CHECK YOUR UNDERSTANDING:
[1] In the GitHub thread, how many examples per label type does aileenzeng say would be doable to review?
[2] Please reproduce the stretch of the GitHub thread from "Either way, I'll" through "the label Ids).".
[3] Resume the GitHub thread after its final sentence, writing what comes next.

EXCERPTED TEXT:
On Apr 22, 2019, at 11:45 AM, Galen Weld notifications@github.com wrote:

I'll let @aileenzeng comment on how many to review, because she seems to be the expert.

It doesn't seem like true positives are as useful, so we can exclude them if we're tight on space, but it's easy to get them anyhow.

I certainly think we should do this for pre-crop as well as fore the full-scene labeling, although it occurs to me that for the full-scene labeling analysis we may want to do a less structured/more qualitative overall analysis of some labeled panos in their entirety, find some interesting repeated themes, and include examples with comments.

Either way, I'll tweak the model code right now so that it's easy to get as many examples of each type as we want.

— You are receiving this because you authored the thread. Reply to this email directly, view it on GitHub, or mute the thread.

aileenzeng commented 5 years ago

I think doing ~50/label type would be doable. Would I be receiving a big folder with all the images and all I would have to do is review them? (If this is the case, I could probably be able to do more, because I remember one of the more time consuming parts for me was individually loading all the label Ids).

I think I could dedicate ~1.5-2 hrs per day through Thursday, and then maybe 4 hours on Friday-Sunday. I'm not super sure how next week looks, quite yet.

galenweld commented 5 years ago

Awesome, Aileen, thanks so much!

Yes, I would just get you a bunch of folders of individual images to review. No unpleasant loading needed.

DATASET:
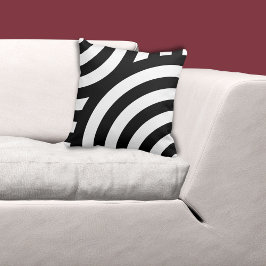 Cojín Decorativo Patrón de ondas blancas y negras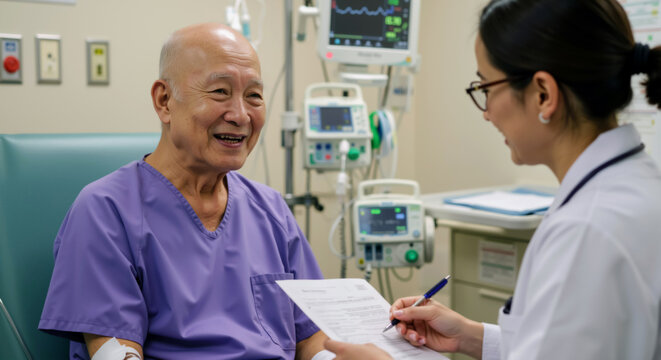 Doctor and smiling senior asian male cancer patient discuss chart. Oncologist discussing treatment with elderly bald man. Patient and nurse caregiver. World Cancer day. Receiving good news. - Powered by Adobe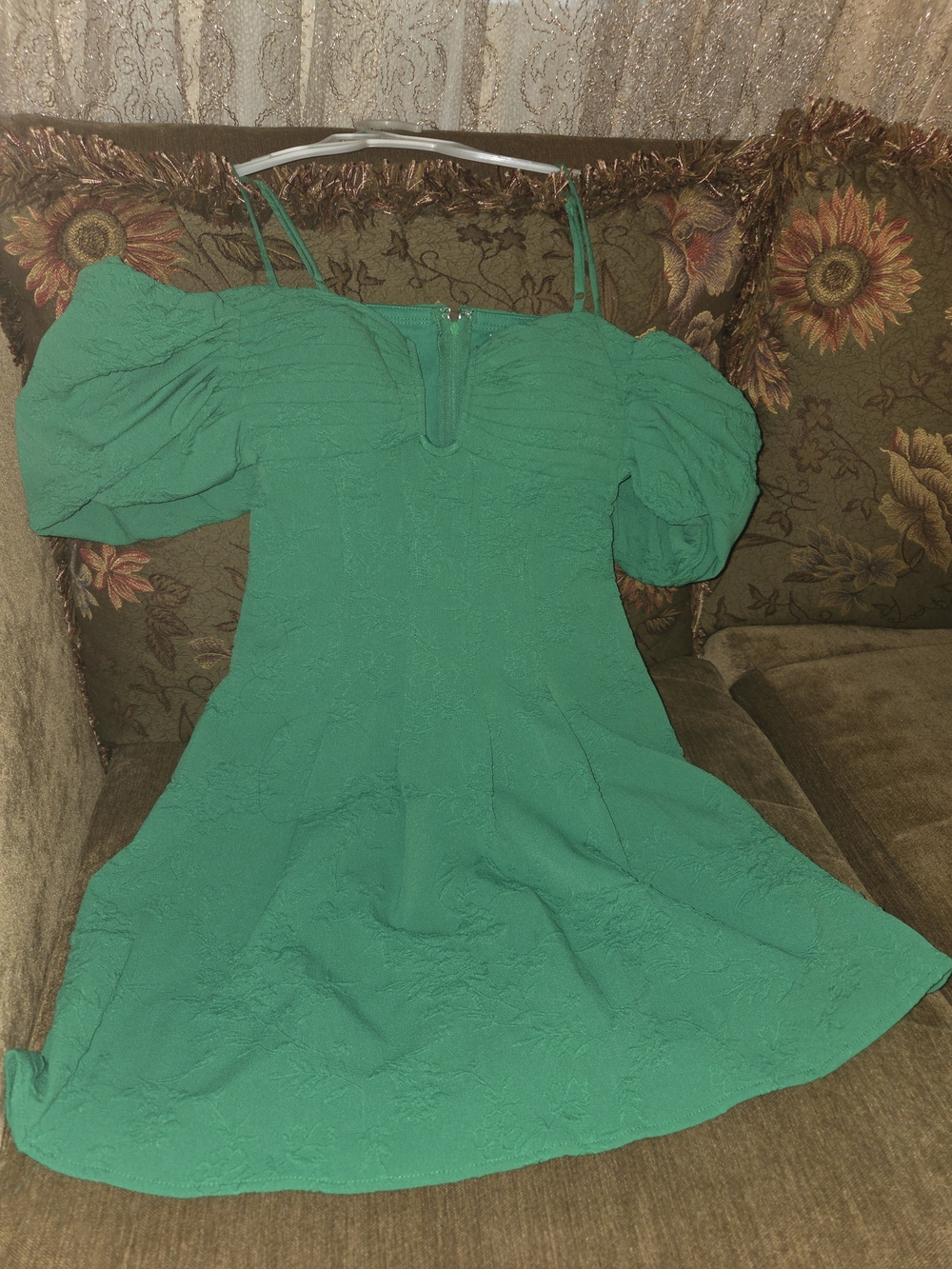 City Studio Green Off-Shoulder Puff Sleeve Dress S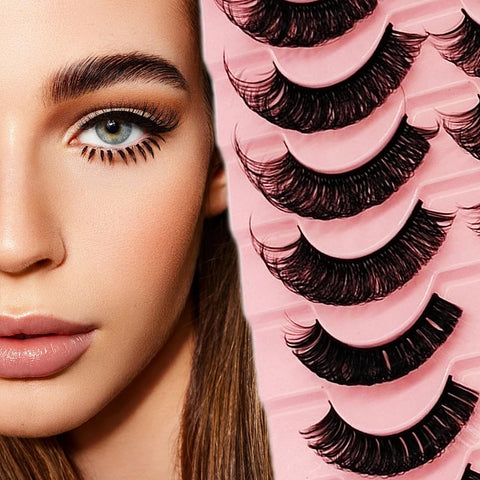 10 Pairs False Eyelashes 60D-Curl Russian Strip Lashes, Fluffy Eyelashes Wispy - Volume Fake Lashes Natural Eyelashes, Handmade Russian Lashes Eyelash Extensions, Lightweight and Soft Eyelashes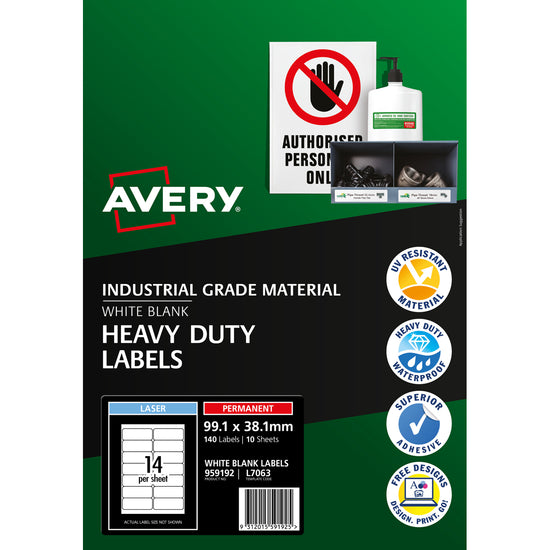 Avery Heavy Duty ID Label L7063 White Laser 99.1x38.1mm 14up 10 Sheets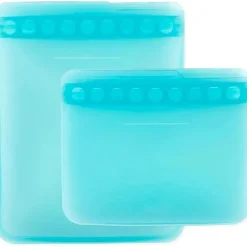Bumkins Lunch Boxes & Bags|Lunch Box*- 2Pk Silicone Flat Reusable Bag, Blue
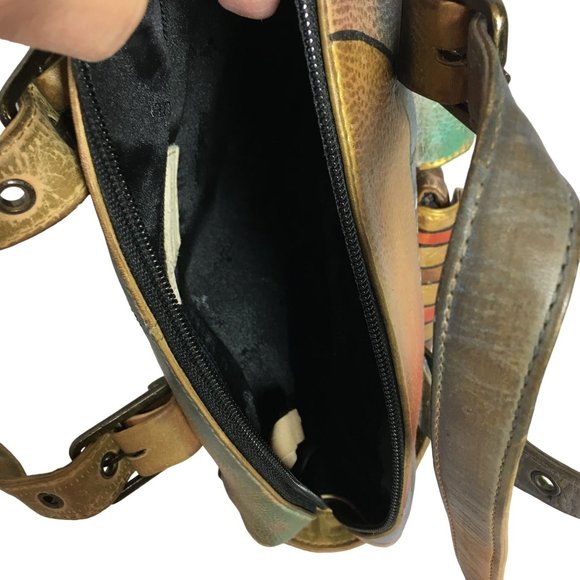 Anuschka NEVER USED Handpainted Leather Buckle Shoulder Bag Southwest - Picture 8 of 13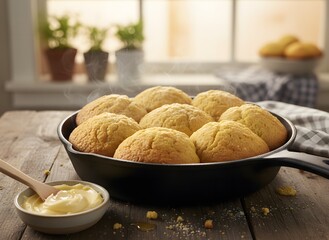 Hot steaming cornbread muffins fresh from the oven in a cast iron skillet with a side of butter.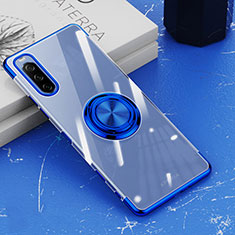 Custodia Silicone Trasparente Ultra Slim Cover Morbida con Magnetico Anello Supporto per Sony Xperia 10 III Lite Blu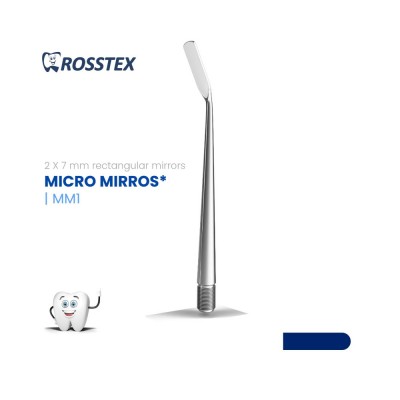 Dental Micro Mirror, Rectangular, 2x7mm, Small
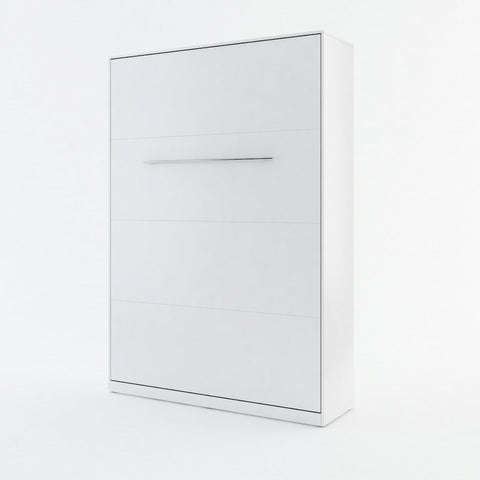 Closed double vertical wall bed in clean white matt finish, presenting as a sleek space-saving wardrobe with metal handles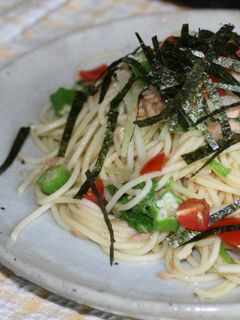 ツナと梅と水菜の和風パスタ-レシピのメイン写真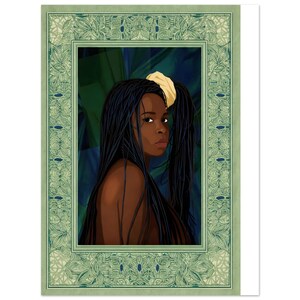 Peut inclure: Illustration d'une personne aux longs cheveux noirs et un chouchou jaune, encadrée par une bordure décorative verte. L'arrière-plan présente des nuances de bleu et de vert. La personne regarde par-dessus son épaule.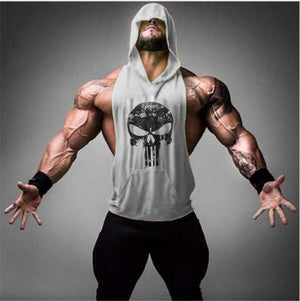 Skull Bodybuilding Stringer Tank Tops men Gyms Stringer Shirt Fitness Tank Top Men Gyms Clothing Cotton Vest hoodies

EXPECTED OUTPUTS:
[1] About 50 per label type.

[2]
Either way, I'll tweak the model code right now so that it's easy to get as many examples of each type as we want.

— You are receiving this because you authored the thread. Reply to this email directly, view it on GitHub, or mute the thread.

aileenzeng commented 5 years ago

I think doing ~50/label type would be doable. Would I be receiving a big folder with all the images and all I would have to do is review them? (If this is the case, I could probably be able to do more, because I remember one of the more time consuming parts for me was individually loading all the label Ids).

[3]
jonfroehlich commented 5 years ago

So, @galenweld and I spoke about this in person. If possible, could we do the following (for pre-crops only): randomly select 50 false positives and 50 false negatives for each label type (that will be 4 x 100 = 400 reviews).

@aileenzeng, how did you track this for CHI'19? Using a spreadsheet?

aileenzeng commented 5 years ago

That sounds good! I can write up a quick description of how I plan to label things later tonight.

Yep! Here's the link to it: https://docs.google.com/spreadsheets/d/1_WK8Uof-Pf8ofY0jL8g79qQgBktZfpwhzBM_VMpfcrU/edit?usp=sharing

After I finished labeling all the images, I used a separate spreadsheet to organize all the numbers: https://docs.google.com/spreadsheets/d/1hn00ntV7qQa16e51ETm-PAMrFb5p5Q3zp7_Fs62YmsI/edit?usp=sharing

galenweld commented 5 years ago

Alrighty gang, I wrote code for model training that saves the actual and predicted label for each image in the test set alongside the path to that image.

This makes it easy for us to compute anything we want in terms of error analysis, but for now I wrote code to compute the false positives and false negatives for each label type, and randomly sample as many of those as we want, then copy them to a folder for easy sharing with Google Drive, etc. All this is in commit 328dee3.

Now that this is in place, all that's needed before @aileenzeng (or anyone else) can start looking over the images is for us to decide which model's results we want to analyze. @jonfroehlich maybe we can discuss this at our meeting tomorrow/this afternoon (Tuesday)?

jonfroehlich commented 5 years ago

Nice job @galenweld!

I think we will want to select the "best performing" model for pre-crops to analyze. But perhaps this is not as straightforward as it sounds?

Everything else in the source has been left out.